GT Voice: Will Raimondo’s visit inject more positive energy in economic ties?
Published: Aug 28, 2023 11:00 PM
China US Photo:VCG

China US Photo:VCG

All those who care about the prospects of China-US economic and trade relations are closely watching US Commerce Secretary Gina Raimondo's ongoing visit to China for clues as to whether her trip will inject more positive energy into the fraught relationship between China and the US, the world's two largest economies.

Raimondo is the fourth top US official to visit China in three months. Since she oversees the department primarily involved in the field of economics and trade, she is also seen as the one who is most likely to achieve tangible results with China on resolving economic and trade disputes and bringing bilateral economic ties back on track.

Both China and the US sent positive signals concerning China-US economic and trade exchanges before Raimondo's visit. For instance, Raimondo's visit to China was made "at the invitation of Chinese Minister of Commerce Wang Wentao."

After China lifted restrictions on group travel to the US and other countries, Raimondo issued a statement saying that restoring the US "as an approved destination for Chinese group travel is a significant win for the US travel and tourism industry and an important step forward to promote the type of people-to-people exchange that is crucial for our bilateral relationship."

Also, Boeing is preparing to restart its delivery of 737 MAX jets to China for the first time in four years, perceived as a long-awaited breakthrough, according to US media reports. 

The Biden administration is seeking a six-month extension to a decades-old science and technology agreement with China, while the US Commerce Department's Bureau of Industry and Security announced that it will lift 27 Chinese entities from the so-called Unverified List just ahead of Raimondo's China visit.

These positive signs at least suggest one thing - if there is any hope of easing tensions between China and the US, bilateral economic and trade relations are the most obvious place for a breakthrough, which is why efforts to stabilize or improve bilateral economic ties have continued despite the overall chilly atmosphere of China-US relations.

Given the challenges facing the US economy, if Raimondo seizes the opportunity, her China trip could really become a source of fruitful exchanges and communications.
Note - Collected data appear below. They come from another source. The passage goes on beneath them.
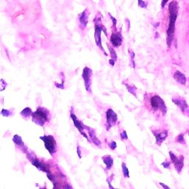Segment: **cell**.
Masks as SVG:
<instances>
[{
  "label": "cell",
  "instance_id": "6da1fadb",
  "mask_svg": "<svg viewBox=\"0 0 189 189\" xmlns=\"http://www.w3.org/2000/svg\"><path fill=\"white\" fill-rule=\"evenodd\" d=\"M168 11H169V26L166 33V41L168 47H170L173 41L174 31H175V23L178 15V3L177 1H172L169 3Z\"/></svg>",
  "mask_w": 189,
  "mask_h": 189
},
{
  "label": "cell",
  "instance_id": "7a4b0ae2",
  "mask_svg": "<svg viewBox=\"0 0 189 189\" xmlns=\"http://www.w3.org/2000/svg\"><path fill=\"white\" fill-rule=\"evenodd\" d=\"M50 117L49 110L43 107H38L35 112H33L32 115L33 121L39 126H44L46 124H48Z\"/></svg>",
  "mask_w": 189,
  "mask_h": 189
},
{
  "label": "cell",
  "instance_id": "3957f363",
  "mask_svg": "<svg viewBox=\"0 0 189 189\" xmlns=\"http://www.w3.org/2000/svg\"><path fill=\"white\" fill-rule=\"evenodd\" d=\"M41 140H43L44 144L46 149L49 152L51 155L53 156L57 152V144L53 135H45L39 137Z\"/></svg>",
  "mask_w": 189,
  "mask_h": 189
},
{
  "label": "cell",
  "instance_id": "277c9868",
  "mask_svg": "<svg viewBox=\"0 0 189 189\" xmlns=\"http://www.w3.org/2000/svg\"><path fill=\"white\" fill-rule=\"evenodd\" d=\"M150 104L152 108L155 111H160L163 114H166L167 108L164 100L159 95H155L150 99Z\"/></svg>",
  "mask_w": 189,
  "mask_h": 189
},
{
  "label": "cell",
  "instance_id": "5b68a950",
  "mask_svg": "<svg viewBox=\"0 0 189 189\" xmlns=\"http://www.w3.org/2000/svg\"><path fill=\"white\" fill-rule=\"evenodd\" d=\"M169 156L176 171L178 174H180L182 169L184 166V157L183 155H180L179 157H177L172 152H169Z\"/></svg>",
  "mask_w": 189,
  "mask_h": 189
},
{
  "label": "cell",
  "instance_id": "8992f818",
  "mask_svg": "<svg viewBox=\"0 0 189 189\" xmlns=\"http://www.w3.org/2000/svg\"><path fill=\"white\" fill-rule=\"evenodd\" d=\"M92 75H93V71L89 67H86L83 69V73H82V78H83L84 81V86H85L86 90L89 93L91 92V84H92Z\"/></svg>",
  "mask_w": 189,
  "mask_h": 189
},
{
  "label": "cell",
  "instance_id": "52a82bcc",
  "mask_svg": "<svg viewBox=\"0 0 189 189\" xmlns=\"http://www.w3.org/2000/svg\"><path fill=\"white\" fill-rule=\"evenodd\" d=\"M106 129L109 130L115 125L117 120V115L112 109H108L106 112Z\"/></svg>",
  "mask_w": 189,
  "mask_h": 189
},
{
  "label": "cell",
  "instance_id": "ba28073f",
  "mask_svg": "<svg viewBox=\"0 0 189 189\" xmlns=\"http://www.w3.org/2000/svg\"><path fill=\"white\" fill-rule=\"evenodd\" d=\"M102 30H103V27H102V25H100V20L99 22L95 24V42H96V45L98 46L99 48L101 49L103 52L104 53V54L106 56V53H105V51H104V48L102 47V45H101V36H100V35H101Z\"/></svg>",
  "mask_w": 189,
  "mask_h": 189
},
{
  "label": "cell",
  "instance_id": "9c48e42d",
  "mask_svg": "<svg viewBox=\"0 0 189 189\" xmlns=\"http://www.w3.org/2000/svg\"><path fill=\"white\" fill-rule=\"evenodd\" d=\"M172 101L174 104H176V105L179 106V109H181V111L183 112V113L185 114V115H189V107L188 106V104H187L186 101H185V100H184L183 98H175L172 99Z\"/></svg>",
  "mask_w": 189,
  "mask_h": 189
},
{
  "label": "cell",
  "instance_id": "30bf717a",
  "mask_svg": "<svg viewBox=\"0 0 189 189\" xmlns=\"http://www.w3.org/2000/svg\"><path fill=\"white\" fill-rule=\"evenodd\" d=\"M70 117H71V118H72L73 123H74L75 126H76L77 129H78V131L80 132L81 134V135H83L84 137H86V138H87V140H88V137H87V134L84 132V129H86V128H87V126H84V125L82 124V123L81 122V121L78 120V118H77V117L76 116V115H75V114L73 113V112H71Z\"/></svg>",
  "mask_w": 189,
  "mask_h": 189
},
{
  "label": "cell",
  "instance_id": "8fae6325",
  "mask_svg": "<svg viewBox=\"0 0 189 189\" xmlns=\"http://www.w3.org/2000/svg\"><path fill=\"white\" fill-rule=\"evenodd\" d=\"M88 16H89V12L88 9L84 10L81 14L78 16V21H79V26L82 30H84L87 27L88 23Z\"/></svg>",
  "mask_w": 189,
  "mask_h": 189
},
{
  "label": "cell",
  "instance_id": "7c38bea8",
  "mask_svg": "<svg viewBox=\"0 0 189 189\" xmlns=\"http://www.w3.org/2000/svg\"><path fill=\"white\" fill-rule=\"evenodd\" d=\"M110 41L115 47H119L122 45V36L120 33H114L110 37Z\"/></svg>",
  "mask_w": 189,
  "mask_h": 189
},
{
  "label": "cell",
  "instance_id": "4fadbf2b",
  "mask_svg": "<svg viewBox=\"0 0 189 189\" xmlns=\"http://www.w3.org/2000/svg\"><path fill=\"white\" fill-rule=\"evenodd\" d=\"M31 163H32V164L35 167H36L38 169L41 170L44 172H46V173H49V172L48 167L47 166V165H46L45 163L41 162V161L39 160L38 159L36 158L31 159Z\"/></svg>",
  "mask_w": 189,
  "mask_h": 189
},
{
  "label": "cell",
  "instance_id": "5bb4252c",
  "mask_svg": "<svg viewBox=\"0 0 189 189\" xmlns=\"http://www.w3.org/2000/svg\"><path fill=\"white\" fill-rule=\"evenodd\" d=\"M153 134L156 138V144L158 145V146H160L161 144L166 140L167 136H168V132L167 131L158 132L157 130L156 132L153 131Z\"/></svg>",
  "mask_w": 189,
  "mask_h": 189
},
{
  "label": "cell",
  "instance_id": "9a60e30c",
  "mask_svg": "<svg viewBox=\"0 0 189 189\" xmlns=\"http://www.w3.org/2000/svg\"><path fill=\"white\" fill-rule=\"evenodd\" d=\"M174 78L176 81L182 84V85H185V83H186V77L180 71L177 70L174 73Z\"/></svg>",
  "mask_w": 189,
  "mask_h": 189
},
{
  "label": "cell",
  "instance_id": "2e32d148",
  "mask_svg": "<svg viewBox=\"0 0 189 189\" xmlns=\"http://www.w3.org/2000/svg\"><path fill=\"white\" fill-rule=\"evenodd\" d=\"M87 129H88V132H89V137H90L92 142H93L95 146L100 148V146H101V143H100V141L98 140V137H96L95 130L91 129V128H89V127H87Z\"/></svg>",
  "mask_w": 189,
  "mask_h": 189
},
{
  "label": "cell",
  "instance_id": "e0dca14e",
  "mask_svg": "<svg viewBox=\"0 0 189 189\" xmlns=\"http://www.w3.org/2000/svg\"><path fill=\"white\" fill-rule=\"evenodd\" d=\"M103 161H104V163H105L106 168H107L108 170L111 169L112 167L113 166V159L112 158V157L110 155H106L104 156V157H102Z\"/></svg>",
  "mask_w": 189,
  "mask_h": 189
},
{
  "label": "cell",
  "instance_id": "ac0fdd59",
  "mask_svg": "<svg viewBox=\"0 0 189 189\" xmlns=\"http://www.w3.org/2000/svg\"><path fill=\"white\" fill-rule=\"evenodd\" d=\"M109 50L110 53V56H111V60H109V64L112 66L115 65V61H116L117 60V54L116 52H115V50L112 47H109Z\"/></svg>",
  "mask_w": 189,
  "mask_h": 189
},
{
  "label": "cell",
  "instance_id": "d6986e66",
  "mask_svg": "<svg viewBox=\"0 0 189 189\" xmlns=\"http://www.w3.org/2000/svg\"><path fill=\"white\" fill-rule=\"evenodd\" d=\"M13 140H14V144L17 145V146H19V147H23V146H25L22 139V137H20L19 135H15V136L14 137V138H13Z\"/></svg>",
  "mask_w": 189,
  "mask_h": 189
},
{
  "label": "cell",
  "instance_id": "ffe728a7",
  "mask_svg": "<svg viewBox=\"0 0 189 189\" xmlns=\"http://www.w3.org/2000/svg\"><path fill=\"white\" fill-rule=\"evenodd\" d=\"M21 115H22L24 117H29L32 116L33 112H32V110H31V109H30V108L27 107V108H25V109H23L22 111Z\"/></svg>",
  "mask_w": 189,
  "mask_h": 189
},
{
  "label": "cell",
  "instance_id": "44dd1931",
  "mask_svg": "<svg viewBox=\"0 0 189 189\" xmlns=\"http://www.w3.org/2000/svg\"><path fill=\"white\" fill-rule=\"evenodd\" d=\"M122 171H123V174H124V177L126 178H129V168H127V166H126L124 163H122Z\"/></svg>",
  "mask_w": 189,
  "mask_h": 189
},
{
  "label": "cell",
  "instance_id": "7402d4cb",
  "mask_svg": "<svg viewBox=\"0 0 189 189\" xmlns=\"http://www.w3.org/2000/svg\"><path fill=\"white\" fill-rule=\"evenodd\" d=\"M126 88H127V90L131 94H132L136 96V91H137V88L133 85H129V84H126Z\"/></svg>",
  "mask_w": 189,
  "mask_h": 189
},
{
  "label": "cell",
  "instance_id": "603a6c76",
  "mask_svg": "<svg viewBox=\"0 0 189 189\" xmlns=\"http://www.w3.org/2000/svg\"><path fill=\"white\" fill-rule=\"evenodd\" d=\"M176 141H177V143H179V144H185L184 135H183V134H180V135H178V136L177 137V138H176Z\"/></svg>",
  "mask_w": 189,
  "mask_h": 189
},
{
  "label": "cell",
  "instance_id": "cb8c5ba5",
  "mask_svg": "<svg viewBox=\"0 0 189 189\" xmlns=\"http://www.w3.org/2000/svg\"><path fill=\"white\" fill-rule=\"evenodd\" d=\"M0 113H1V115H2L3 116H5V117H8L11 115V113L10 112V111H9V110H6V109H2Z\"/></svg>",
  "mask_w": 189,
  "mask_h": 189
},
{
  "label": "cell",
  "instance_id": "d4e9b609",
  "mask_svg": "<svg viewBox=\"0 0 189 189\" xmlns=\"http://www.w3.org/2000/svg\"><path fill=\"white\" fill-rule=\"evenodd\" d=\"M120 138H121V140H127L128 136H127V134H126V131H123L122 132L120 133Z\"/></svg>",
  "mask_w": 189,
  "mask_h": 189
},
{
  "label": "cell",
  "instance_id": "484cf974",
  "mask_svg": "<svg viewBox=\"0 0 189 189\" xmlns=\"http://www.w3.org/2000/svg\"><path fill=\"white\" fill-rule=\"evenodd\" d=\"M109 146L112 150H114L117 147V144L115 142V141H112V142H110L109 144Z\"/></svg>",
  "mask_w": 189,
  "mask_h": 189
},
{
  "label": "cell",
  "instance_id": "4316f807",
  "mask_svg": "<svg viewBox=\"0 0 189 189\" xmlns=\"http://www.w3.org/2000/svg\"><path fill=\"white\" fill-rule=\"evenodd\" d=\"M138 5L139 7H140V8H146V3H145L143 0H138Z\"/></svg>",
  "mask_w": 189,
  "mask_h": 189
},
{
  "label": "cell",
  "instance_id": "83f0119b",
  "mask_svg": "<svg viewBox=\"0 0 189 189\" xmlns=\"http://www.w3.org/2000/svg\"><path fill=\"white\" fill-rule=\"evenodd\" d=\"M162 165L163 166V167H164V168H169V166H170V163L168 162V161H167V160H166L165 161V162H163V163H162Z\"/></svg>",
  "mask_w": 189,
  "mask_h": 189
},
{
  "label": "cell",
  "instance_id": "f1b7e54d",
  "mask_svg": "<svg viewBox=\"0 0 189 189\" xmlns=\"http://www.w3.org/2000/svg\"><path fill=\"white\" fill-rule=\"evenodd\" d=\"M77 152H78V157H79V158H81V152L79 146L77 147Z\"/></svg>",
  "mask_w": 189,
  "mask_h": 189
},
{
  "label": "cell",
  "instance_id": "f546056e",
  "mask_svg": "<svg viewBox=\"0 0 189 189\" xmlns=\"http://www.w3.org/2000/svg\"><path fill=\"white\" fill-rule=\"evenodd\" d=\"M168 0H162V3H161V7H162V8H163L165 7V5H166V3L168 2Z\"/></svg>",
  "mask_w": 189,
  "mask_h": 189
},
{
  "label": "cell",
  "instance_id": "4dcf8cb0",
  "mask_svg": "<svg viewBox=\"0 0 189 189\" xmlns=\"http://www.w3.org/2000/svg\"><path fill=\"white\" fill-rule=\"evenodd\" d=\"M110 16V17H111V19H112V22H113V26L115 27V26H116V22H117V21H116V19H115V18L113 17V16H112L111 15H109Z\"/></svg>",
  "mask_w": 189,
  "mask_h": 189
},
{
  "label": "cell",
  "instance_id": "1f68e13d",
  "mask_svg": "<svg viewBox=\"0 0 189 189\" xmlns=\"http://www.w3.org/2000/svg\"><path fill=\"white\" fill-rule=\"evenodd\" d=\"M159 185H161V186H163V188H166V189H169L170 188L168 186H167V185H166L165 184H163V183H159Z\"/></svg>",
  "mask_w": 189,
  "mask_h": 189
},
{
  "label": "cell",
  "instance_id": "d6a6232c",
  "mask_svg": "<svg viewBox=\"0 0 189 189\" xmlns=\"http://www.w3.org/2000/svg\"><path fill=\"white\" fill-rule=\"evenodd\" d=\"M188 134H189V133H188Z\"/></svg>",
  "mask_w": 189,
  "mask_h": 189
}]
</instances>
For instance, removing tariffs on some Chinese products could ease the inflation pressures on the US economy, while indicating US sincerity about improving trade relations with China. 

US Federal Reserve chairman Jerome Powell has said the Fed will continue to raise interest rates "if appropriate" as inflation remains "too high." Also, virtually all studies of trade wars showed that there are no winners, which brought the US more losses than gains. 

In a recent open letter, Americans for Free Trade, which is comprised of about 170 trade groups, urged US Trade Representative Katherine Tai to address the forthcoming expiration of the Section 301 tariff exclusions.

Given the current atmosphere in the US toward China, we do not have much hope that a single visit could end the US launched trade war against China. Some in the US are constantly pushing for a "decoupling" from China and putting pressure on Chinese industries. There has been no shortage of voices in the US pressuring Raimondo, warning her not to be soft on China.

Under such circumstances, simply maintaining the positive momentum of bilateral economic and trade relations itself may face severe resistance.

But still we hope that the US side will cherish the positive changes that have taken place after the hard efforts by both sides. If Raimondo's visit can have some positive influence to promote mutual trust and find more common ground on addressing trade disputes, that would be enough as to its practical significance.